[Text excerpt]
══════════

# Any way to clean out the cookies folder more quickly? and a question



## jen74145 (Oct 31, 2006)

I just read the "removing spyware" sticky and found the cookies folder... wow. Please tell me there's a quicker way to remove all those files without doing each one individually!

Also, this morning all webpages appear only in text, and all misaligned... what happened and how do I fix it?


----------



## Nevada (Sep 9, 2004)

jen74145 said:


> I just read the "removing spyware" sticky and found the cookies folder... wow. Please tell me there's a quicker way to remove all those files without doing each one individually!
> 
> Also, this morning all webpages appear only in text, and all misaligned... what happened and how do I fix it?


I don't advocate manually removing cookies. Most cookies are beneficial and shouldn't be removed. Just run your spyware scanner. If your spyware scanner doesn't remove a cookie, leave it alone.


----------



## Guest (Oct 18, 2007)

Close your browser, then go to your control panel, open Internet Options, and on the general tab, delete your cookies.

Instantly removes all of them.


----------



## OntarioMan (Feb 11, 2007)

CCleaner available from download.com is a nifty piece of software - deletes trash, temp files, cookies, log files, history, etc. - all in a click of a button.


----------



## arabian knight (Dec 19, 2005)

Just go up under Tools even while the browser is open you can do this and I do it quite often under tools go to Internet Options click on that and Bingo that first prompt that pops up delete browsing history is there click on that and you then can Choose just what you want to delete, anything from cookies to history to passwords to Temp Files, OR you can delete them all.
I do the clean out the Temp Files several times a day.~! Helps the putter work faster.
Lot faster then going into the control panel and finding the same prompt.
I get very few cookies now that I have Spyware Blaster.~! So I don't clean them out very often anymore.


----------



## HermitJohn (May 10, 2002)

No idea about Infuriating Explorer, but in Opera, Firefox, and Seamonkey(mozilla) there is an option to accept all cookies, then delete them when browser is closed. Works for me. Maybe if you have broadband, cookies dont matter, but I've discovered a definite slowdown when cookie file gets large.

══════════

[Work to be completed]
Rewrite the part of the cookie-cleaning thread between "Just go up under" and "(May 10, 2002)", inclusive, changing "Temp Files" to "Temporary Files".

[Raw data]
══════════

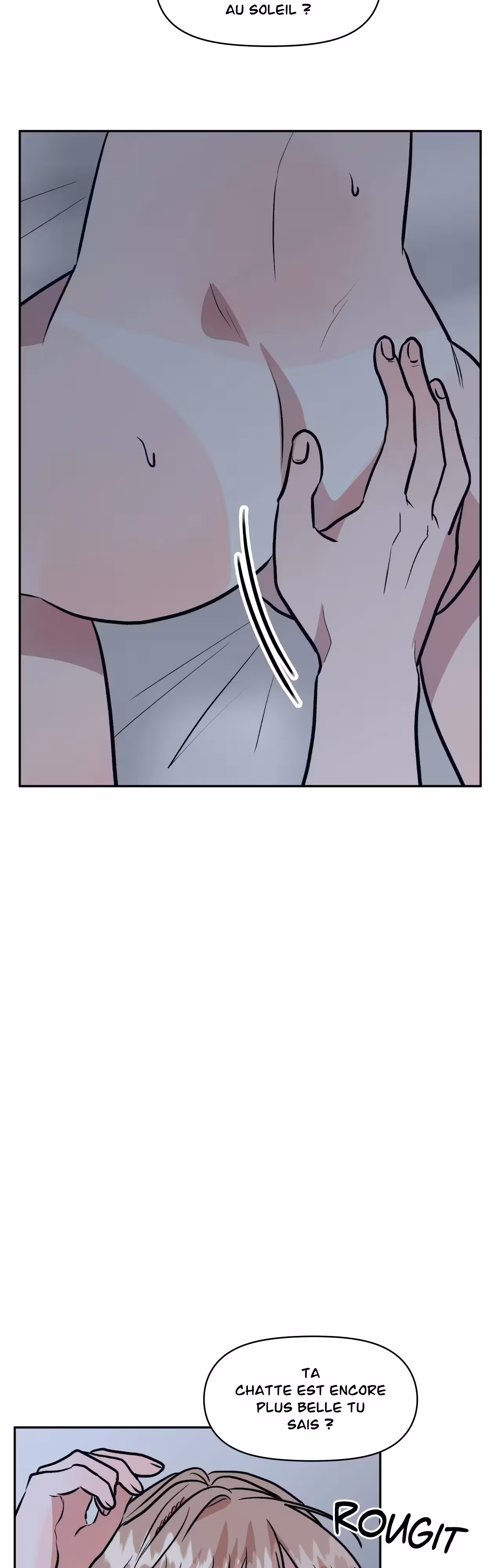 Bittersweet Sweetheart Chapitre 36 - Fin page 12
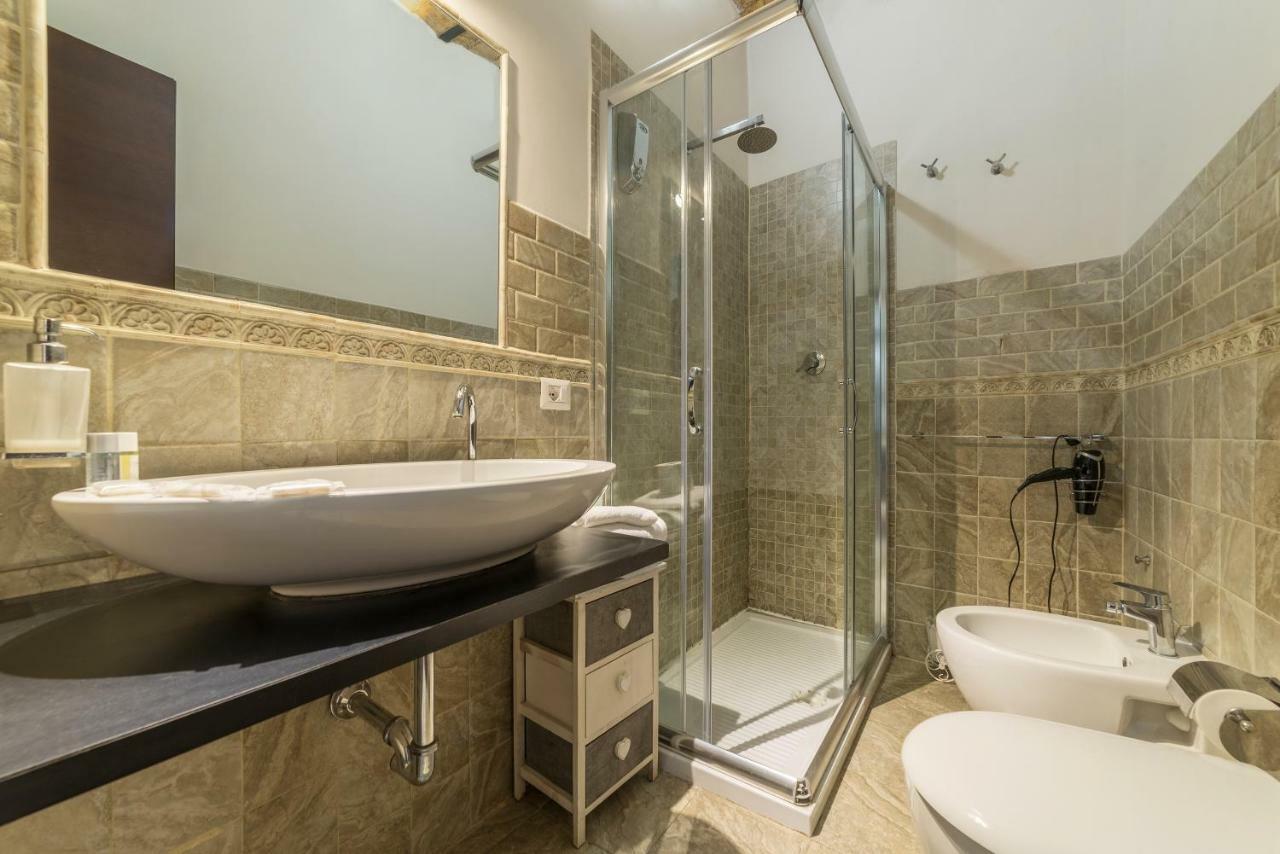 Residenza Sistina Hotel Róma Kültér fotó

══════════

[Your response]
Just go up under Tools even while the browser is open you can do this and I do it quite often under tools go to Internet Options click on that and Bingo that first prompt that pops up delete browsing history is there click on that and you then can Choose just what you want to delete, anything from cookies to history to passwords to Temporary Files, OR you can delete them all.
I do the clean out the Temporary Files several times a day.~! Helps the putter work faster.
Lot faster then going into the control panel and finding the same prompt.
I get very few cookies now that I have Spyware Blaster.~! So I don't clean them out very often anymore.


----------



## HermitJohn (May 10, 2002)